→ **やること**: 下にある車の走行実験の文章から、「証拠(証人藤岡)及び鑑定の結果によれば、次の事実が認められる。」から「前にDOT三の新品に交換されていた。)。」までを、両はしの言葉も含めて一字も変えずに書き写してください。

証拠(検甲一、証人及川、原告代表者)及び検証の結果によれば、次の事実が認められる。

(1) 平成八年九月四日、東京都あきる野市所在の西多摩自動車練習所において、本件自動車に対する本件検証が行われた。本件検証は、本件自動車を実際に走行させてみて、本件自動車のシフトレバーの操作に応じてギアがシフトダウンするかどうかを実験するとともに本件自動車のベーパーロックの発生状況を検証することを目的としていた(なお、本件自動車のブレーキオイルは、同年六月にDOT三の新品に交換されていた。)。

(2) 本件検証は、当日午後一時から行われ、一周約一四五メートルのコースを使用して本件自動車を試走させた。当日の外気温は、二八度であった。

(3) まず、ドライブギアで本件自動車を走行させ、シフトレバーをセコンドギアに入れたところ、エンジンの回転数の変化及び変速ショックはいずれも感じられなかった。次いで、シフトレバーをローギアに入れたところ、その瞬間にエンジンの回転数が上昇するとともに、若干の変速ショックが感じられた。

(4) その後、ドライブギアのままで、直線部分において時速三〇キロメートル余りの速度まで加速し、角に来る度にフットブレーキのみを使用して減速し、本件自動車の周回走行を行った。途中、スピードを上げて走行したところ、開始当初から約三〇分経過した時点で、運転者であった小林整備士がブレーキペダルの踏み代が無くなってきたとして、走行を中止した。その時点で、前輪左ディスクブレーキの温度を測定すると、三二〇度であった。続いて、被告代表者及び及川整備士が、本件自動車を走行させたところ、フットブレーキの異常を確認したとして一周走行させた時点で走行を止め、本件自動車を停止させた。

(5) 停止した本件自動車のブレーキペダルを踏むと、ペダルが抵抗なく床までつく状態であった(なお、小林整備士及び及川整備士は、そのような状態でも本件自動車を所期の位置にそれぞれ停止させることができた。)。

(四)  藤岡鑑定

証拠(証人藤岡)及び鑑定の結果によれば、次の事実が認められる。

(1) 東京大学工学部助教授藤岡健彦は、鑑定人として、平成九年八月一八日、茨城県つくば市所在の財団法人日本自動車研究所総合試験路において、本件自動車の走行実験を行った(以下、この実験を「藤岡実験」という。)。右実験は、本件自動車を走行させてみて、夏期における本件自動車の前輪ディスクブレーキの性能、変速装置の機能等を実験することを目的としていた(なお、本件自動車のブレーキオイルは、事前にDOT三の新品に交換されていた。)。

(2) 右実験は、当日午前一〇時から午後五時まで行われ、長さ約一〇〇〇メートルの直線コースを使用し、本件自動車のほか、本件自動車と対比させるため、三菱デリカスペースギア(以下「三菱デリカ」という。)を走行させる方法で行われた。当日の外気温は、二三ないし三〇度であった。

→ **元の資料**:
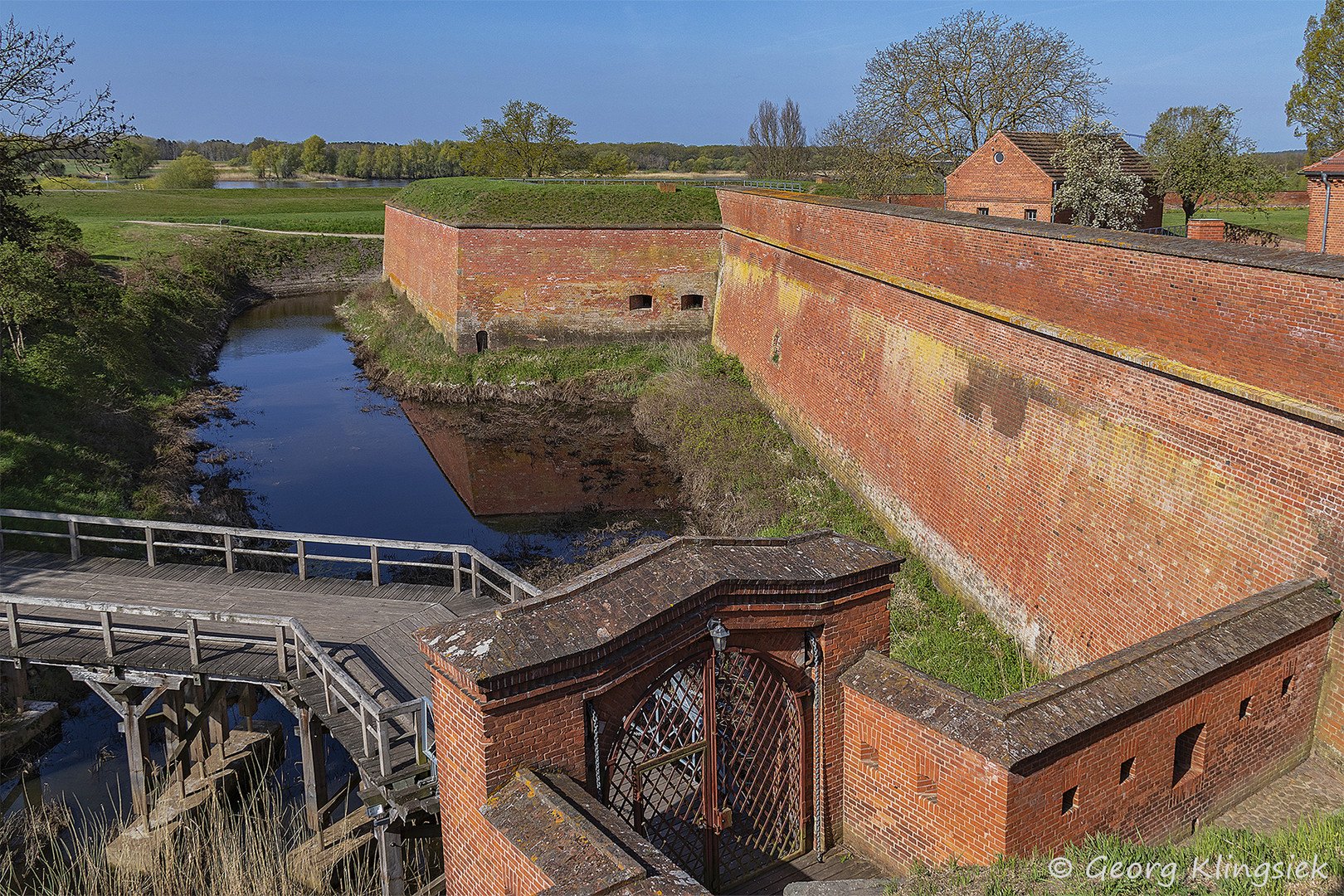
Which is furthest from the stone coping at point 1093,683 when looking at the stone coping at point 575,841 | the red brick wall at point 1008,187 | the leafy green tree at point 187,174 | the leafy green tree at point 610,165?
the leafy green tree at point 187,174

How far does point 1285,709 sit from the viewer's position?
6652 millimetres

→ **この問題の答え**:
証拠(証人藤岡)及び鑑定の結果によれば、次の事実が認められる。

(1) 東京大学工学部助教授藤岡健彦は、鑑定人として、平成九年八月一八日、茨城県つくば市所在の財団法人日本自動車研究所総合試験路において、本件自動車の走行実験を行った(以下、この実験を「藤岡実験」という。)。右実験は、本件自動車を走行させてみて、夏期における本件自動車の前輪ディスクブレーキの性能、変速装置の機能等を実験することを目的としていた(なお、本件自動車のブレーキオイルは、事前にDOT三の新品に交換されていた。)。